Selected passage >>
══════════════════════════════
What a gift
Two weeks after Chrissy was killed, we were given the gift of seeing each other.
She was sitting in an easy chair, wearing a blue shift and surrounded by a sea of white. She seemed bewildered as she looked around our room, until she saw me. The instant we looked in each others eyes, I could sense her relief at seeing me. She understood what was to become, and let me know she would be alright now that she knew what was happening. She had been confused by the circumstances of her demise and needed to see me to help her understand. We normally communicated with our own form of esp in life, and so it was during this visit that we "spoke" volumes without uttering a single word.
She let me know she was alright and was glad we were having an opportunity to say goodbye. She comprehended what was happening to her and could now proceed peacefully to what ever was next. My broken heart wanted me to go to her and leave this empty world behind, but when I made a move to join her, she dissolved.
══════════════════════════════
Required actions >>
1) From the sentence in the account of Chrissy's visit that begins "She was sitting," list every detail it gives about her position, her clothing, and her surroundings.
2) Continue the account of Chrissy's visit, starting after its final sentence.

Data shown >>
══════════════════════════════
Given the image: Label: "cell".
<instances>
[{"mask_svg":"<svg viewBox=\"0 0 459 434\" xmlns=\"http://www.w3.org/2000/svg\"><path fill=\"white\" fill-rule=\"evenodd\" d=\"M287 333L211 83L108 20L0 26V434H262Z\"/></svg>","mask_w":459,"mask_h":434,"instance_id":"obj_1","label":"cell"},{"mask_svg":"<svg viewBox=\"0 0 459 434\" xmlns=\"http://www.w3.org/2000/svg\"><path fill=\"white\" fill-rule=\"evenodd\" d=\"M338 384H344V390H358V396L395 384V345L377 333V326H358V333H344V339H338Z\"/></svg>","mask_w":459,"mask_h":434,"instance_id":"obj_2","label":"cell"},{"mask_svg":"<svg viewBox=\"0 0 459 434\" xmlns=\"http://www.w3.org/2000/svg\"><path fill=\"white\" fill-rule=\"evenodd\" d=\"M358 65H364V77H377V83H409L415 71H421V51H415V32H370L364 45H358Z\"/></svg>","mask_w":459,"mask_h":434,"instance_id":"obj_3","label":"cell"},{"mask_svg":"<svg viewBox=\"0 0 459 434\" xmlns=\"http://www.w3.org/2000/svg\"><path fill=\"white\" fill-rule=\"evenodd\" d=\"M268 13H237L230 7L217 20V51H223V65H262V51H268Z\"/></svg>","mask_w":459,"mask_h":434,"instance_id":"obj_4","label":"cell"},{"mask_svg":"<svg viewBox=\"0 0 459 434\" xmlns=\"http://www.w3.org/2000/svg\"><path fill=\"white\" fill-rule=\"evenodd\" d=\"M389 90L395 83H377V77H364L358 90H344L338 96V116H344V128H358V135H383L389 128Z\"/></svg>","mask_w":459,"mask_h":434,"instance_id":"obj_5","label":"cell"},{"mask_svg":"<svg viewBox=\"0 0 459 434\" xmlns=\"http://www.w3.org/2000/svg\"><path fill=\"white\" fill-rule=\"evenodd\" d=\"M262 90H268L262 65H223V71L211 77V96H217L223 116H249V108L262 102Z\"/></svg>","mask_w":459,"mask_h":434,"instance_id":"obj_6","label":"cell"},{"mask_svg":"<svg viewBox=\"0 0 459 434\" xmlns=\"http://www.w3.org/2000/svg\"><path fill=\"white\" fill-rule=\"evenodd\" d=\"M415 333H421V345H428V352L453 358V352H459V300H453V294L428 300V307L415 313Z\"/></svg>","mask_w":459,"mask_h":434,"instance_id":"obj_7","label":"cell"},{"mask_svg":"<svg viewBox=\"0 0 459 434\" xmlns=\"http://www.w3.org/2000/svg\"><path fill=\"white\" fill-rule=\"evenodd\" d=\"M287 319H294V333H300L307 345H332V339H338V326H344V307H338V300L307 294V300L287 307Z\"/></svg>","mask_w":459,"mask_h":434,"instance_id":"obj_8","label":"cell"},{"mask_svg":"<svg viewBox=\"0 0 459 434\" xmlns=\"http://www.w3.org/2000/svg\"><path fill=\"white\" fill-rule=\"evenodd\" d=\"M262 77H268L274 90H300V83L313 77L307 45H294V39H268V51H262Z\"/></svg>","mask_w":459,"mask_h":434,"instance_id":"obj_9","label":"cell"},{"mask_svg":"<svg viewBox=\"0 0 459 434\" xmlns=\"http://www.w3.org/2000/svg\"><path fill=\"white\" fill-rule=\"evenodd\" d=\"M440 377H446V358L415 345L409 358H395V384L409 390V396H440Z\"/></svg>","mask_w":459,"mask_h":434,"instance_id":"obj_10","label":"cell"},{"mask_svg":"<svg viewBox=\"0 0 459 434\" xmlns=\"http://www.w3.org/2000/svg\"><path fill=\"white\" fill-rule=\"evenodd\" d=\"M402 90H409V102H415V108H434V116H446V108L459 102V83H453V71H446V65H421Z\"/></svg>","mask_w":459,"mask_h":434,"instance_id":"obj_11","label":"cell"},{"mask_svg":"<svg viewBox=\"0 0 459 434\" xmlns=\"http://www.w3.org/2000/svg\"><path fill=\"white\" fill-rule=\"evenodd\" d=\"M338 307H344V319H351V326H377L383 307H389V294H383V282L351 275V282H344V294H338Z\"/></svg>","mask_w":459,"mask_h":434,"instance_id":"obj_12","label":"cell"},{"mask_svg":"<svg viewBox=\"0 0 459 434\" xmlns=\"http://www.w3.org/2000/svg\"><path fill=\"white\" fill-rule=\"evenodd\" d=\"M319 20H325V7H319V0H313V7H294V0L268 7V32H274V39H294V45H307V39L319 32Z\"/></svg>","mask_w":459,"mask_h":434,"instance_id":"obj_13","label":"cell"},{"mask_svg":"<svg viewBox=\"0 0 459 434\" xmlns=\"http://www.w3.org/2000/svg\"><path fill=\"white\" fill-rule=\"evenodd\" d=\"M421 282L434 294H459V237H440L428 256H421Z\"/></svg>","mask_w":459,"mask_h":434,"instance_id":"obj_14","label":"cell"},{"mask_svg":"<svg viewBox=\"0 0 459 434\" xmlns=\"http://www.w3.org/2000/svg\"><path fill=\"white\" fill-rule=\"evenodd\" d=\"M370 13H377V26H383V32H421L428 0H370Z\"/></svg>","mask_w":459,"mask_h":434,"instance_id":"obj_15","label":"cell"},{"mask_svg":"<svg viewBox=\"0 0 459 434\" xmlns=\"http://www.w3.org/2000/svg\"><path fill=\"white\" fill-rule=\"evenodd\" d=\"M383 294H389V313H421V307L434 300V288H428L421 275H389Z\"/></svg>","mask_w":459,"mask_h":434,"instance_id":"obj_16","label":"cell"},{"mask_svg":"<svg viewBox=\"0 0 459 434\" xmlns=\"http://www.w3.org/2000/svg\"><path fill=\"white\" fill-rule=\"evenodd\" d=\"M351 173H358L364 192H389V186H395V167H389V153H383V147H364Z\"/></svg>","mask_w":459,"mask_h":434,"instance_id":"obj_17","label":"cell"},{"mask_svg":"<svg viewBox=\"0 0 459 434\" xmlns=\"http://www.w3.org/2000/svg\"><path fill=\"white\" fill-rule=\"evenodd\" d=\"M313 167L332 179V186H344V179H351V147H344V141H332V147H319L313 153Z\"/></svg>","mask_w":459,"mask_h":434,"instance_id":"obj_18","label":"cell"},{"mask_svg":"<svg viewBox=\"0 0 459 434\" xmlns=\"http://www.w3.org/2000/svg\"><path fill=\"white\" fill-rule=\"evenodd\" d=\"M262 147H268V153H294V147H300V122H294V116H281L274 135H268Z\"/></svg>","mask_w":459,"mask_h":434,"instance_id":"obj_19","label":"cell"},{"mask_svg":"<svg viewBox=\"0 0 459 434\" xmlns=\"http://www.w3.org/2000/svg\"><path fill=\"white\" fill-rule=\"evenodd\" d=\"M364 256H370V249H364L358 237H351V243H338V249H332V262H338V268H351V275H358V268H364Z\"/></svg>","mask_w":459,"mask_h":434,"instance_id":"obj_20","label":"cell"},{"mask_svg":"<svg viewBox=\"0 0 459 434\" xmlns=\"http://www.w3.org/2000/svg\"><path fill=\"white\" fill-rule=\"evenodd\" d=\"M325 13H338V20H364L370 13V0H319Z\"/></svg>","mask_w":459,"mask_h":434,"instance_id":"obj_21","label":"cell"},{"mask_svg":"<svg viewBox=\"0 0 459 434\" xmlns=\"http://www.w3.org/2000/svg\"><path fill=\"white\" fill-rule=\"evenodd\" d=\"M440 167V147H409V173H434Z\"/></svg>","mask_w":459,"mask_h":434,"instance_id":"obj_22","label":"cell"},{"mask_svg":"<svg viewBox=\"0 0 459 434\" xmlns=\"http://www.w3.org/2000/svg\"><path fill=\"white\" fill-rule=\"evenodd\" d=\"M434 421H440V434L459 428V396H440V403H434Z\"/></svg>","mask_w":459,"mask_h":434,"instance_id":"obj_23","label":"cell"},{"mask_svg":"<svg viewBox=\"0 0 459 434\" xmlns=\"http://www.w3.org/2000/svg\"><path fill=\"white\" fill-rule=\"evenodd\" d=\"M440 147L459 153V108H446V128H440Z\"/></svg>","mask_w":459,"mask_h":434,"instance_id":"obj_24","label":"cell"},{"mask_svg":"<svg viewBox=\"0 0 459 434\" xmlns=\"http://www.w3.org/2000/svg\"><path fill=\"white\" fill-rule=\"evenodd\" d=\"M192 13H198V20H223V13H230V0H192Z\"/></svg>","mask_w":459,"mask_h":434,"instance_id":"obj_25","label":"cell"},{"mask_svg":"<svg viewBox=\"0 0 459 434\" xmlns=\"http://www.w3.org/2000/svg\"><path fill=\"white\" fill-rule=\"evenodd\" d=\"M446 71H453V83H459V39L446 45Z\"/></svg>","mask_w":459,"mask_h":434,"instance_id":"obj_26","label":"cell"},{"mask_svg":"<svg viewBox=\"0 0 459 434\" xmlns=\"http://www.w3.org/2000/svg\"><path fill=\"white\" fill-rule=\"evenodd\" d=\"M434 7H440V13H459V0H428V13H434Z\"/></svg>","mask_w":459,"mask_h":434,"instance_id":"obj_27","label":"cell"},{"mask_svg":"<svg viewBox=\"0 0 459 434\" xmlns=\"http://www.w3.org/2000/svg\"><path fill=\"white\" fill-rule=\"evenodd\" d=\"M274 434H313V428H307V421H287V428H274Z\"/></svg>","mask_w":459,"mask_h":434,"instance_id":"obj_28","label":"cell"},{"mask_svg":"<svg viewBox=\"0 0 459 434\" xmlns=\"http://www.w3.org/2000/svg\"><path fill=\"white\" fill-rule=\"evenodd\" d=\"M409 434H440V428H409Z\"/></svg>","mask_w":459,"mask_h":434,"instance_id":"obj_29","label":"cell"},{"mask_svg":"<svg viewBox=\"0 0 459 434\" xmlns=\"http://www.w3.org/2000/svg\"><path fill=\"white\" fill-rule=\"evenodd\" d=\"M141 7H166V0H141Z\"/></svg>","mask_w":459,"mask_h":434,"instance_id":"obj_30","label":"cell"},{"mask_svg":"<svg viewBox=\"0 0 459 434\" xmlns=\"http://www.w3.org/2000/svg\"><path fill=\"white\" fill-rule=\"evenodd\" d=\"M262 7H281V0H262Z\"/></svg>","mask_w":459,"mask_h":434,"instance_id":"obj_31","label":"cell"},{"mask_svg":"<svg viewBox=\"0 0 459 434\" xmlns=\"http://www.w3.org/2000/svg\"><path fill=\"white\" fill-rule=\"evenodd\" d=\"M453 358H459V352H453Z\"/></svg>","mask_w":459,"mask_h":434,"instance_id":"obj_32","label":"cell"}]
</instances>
══════════════════════════════
Answers by task >>
1)
- Sitting in an easy chair
- Wearing a blue shift
- Surrounded by a sea of white

2)
I am not the kind of person who believes in visions or apparitions. I still find it ridiculous that people will make a shrine to a tortilla with the face of Jesus toasted on it's surface. I try to be open to the idea that the emperor has new clothes, but all I ever see is the naked truth and a bunch of delusional nitwits. I have had some pretty vivid hallucinations on LSD, but my moment with Chris was not like a hallucination. When we saw each other it was as real as this moment by the river as I write with this #2 pencil. What we experienced was not drug, alcohol, or dream induced.
I was blessed to spend 16 years living with and caring for my,"other half". She was as open and loving as I was stoic and cynical. Together we radiated a powerful force of goodness that attracted people like moths to a flame. Chris was my purpose in life. She was the other half of me that I had spent my life searching for. It took me several meaningful relationships, 3 divorces, and at least a hundred one night stands to find her, but she and I knew when we were introduced and looked in each others eyes, that our search was over. We had finally found each other.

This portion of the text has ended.